Predictions on real data and model quantization (Tutorial)

~ 7 min read

by RSP. Published August 27, 2020

Filed under: ml, tutorial, pytorch, audio, speech, kws, voice, cnn, quantization

In this post, we want to see if the speech commands recognition model we trained in the previous post actually works on real recorded data.

In addition we will learn how to quantize weights in PyTorch. This will help make the model smaller and potentially faster for prediction. Performance may or may not get worse.

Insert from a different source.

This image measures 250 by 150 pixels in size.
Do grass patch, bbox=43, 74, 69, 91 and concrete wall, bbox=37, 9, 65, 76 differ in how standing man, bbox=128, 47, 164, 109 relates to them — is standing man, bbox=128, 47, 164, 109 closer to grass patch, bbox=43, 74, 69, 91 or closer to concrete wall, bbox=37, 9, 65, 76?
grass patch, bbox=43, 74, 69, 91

This notebook is available on github at this link.

Model Loading

In a previous post, we trained a simple CNN model to recognize speech commands. We will load the same exact model with the same input size, kernel sizes, layers, etc. There are two steps in model loading

Model instantiation: this is the skeleton with space for the parameters
Parameter loading from a previously saved .pt file

PATH = "./models/speech_commands_model.pt"
nnModel = models.SpeechCommandsModel().to(device)       # Instantiate our model and move model to GPU if available
nnModel.load_state_dict(torch.load(PATH, map_location=torch.device(device)))
nnModel.eval()

SpeechCommandsModel(
  (conv1): Conv2d(1, 32, kernel_size=(8, 20), stride=(1, 1))
  (bn1): BatchNorm2d(32, eps=1e-05, momentum=0.1, affine=True, track_running_stats=True)
  (conv2): Conv2d(32, 8, kernel_size=(4, 10), stride=(1, 1))
  (bn2): BatchNorm2d(8, eps=1e-05, momentum=0.1, affine=True, track_running_stats=True)
  (fc1): Linear(in_features=1536, out_features=128, bias=True)
  (bn3): BatchNorm1d(128, eps=1e-05, momentum=0.1, affine=True, track_running_stats=True)
  (fc2): Linear(in_features=128, out_features=11, bias=True)
)

Model Quantization

As of PyTorch 1.6.0, there are three ways to quantize a model

Dynamic Quantization: quantized weights applied post-training
Static Quantization: fuses layers like BatchNorm and Relu, uses data for calibration applied post-training
Quantization-aware training: static quantization during training

We will try out the easiest one, dynamic quantization, which I am just going to call weight quantization. Basically we need to tell the quantizer which layers we want to quantize, for e.g. nn.Linear usually has a lot of parameters and is a prime candidate for weight quantization and what the target data type is. Since parameters are float32, the two options available are float16 or qint8. We will convert Conv2d and Linear layers to 8-bit parameters.

quantized_model = torch.quantization.quantize_dynamic(
    nnModel, {nn.Conv2d, nn.Linear}, dtype=torch.qint8)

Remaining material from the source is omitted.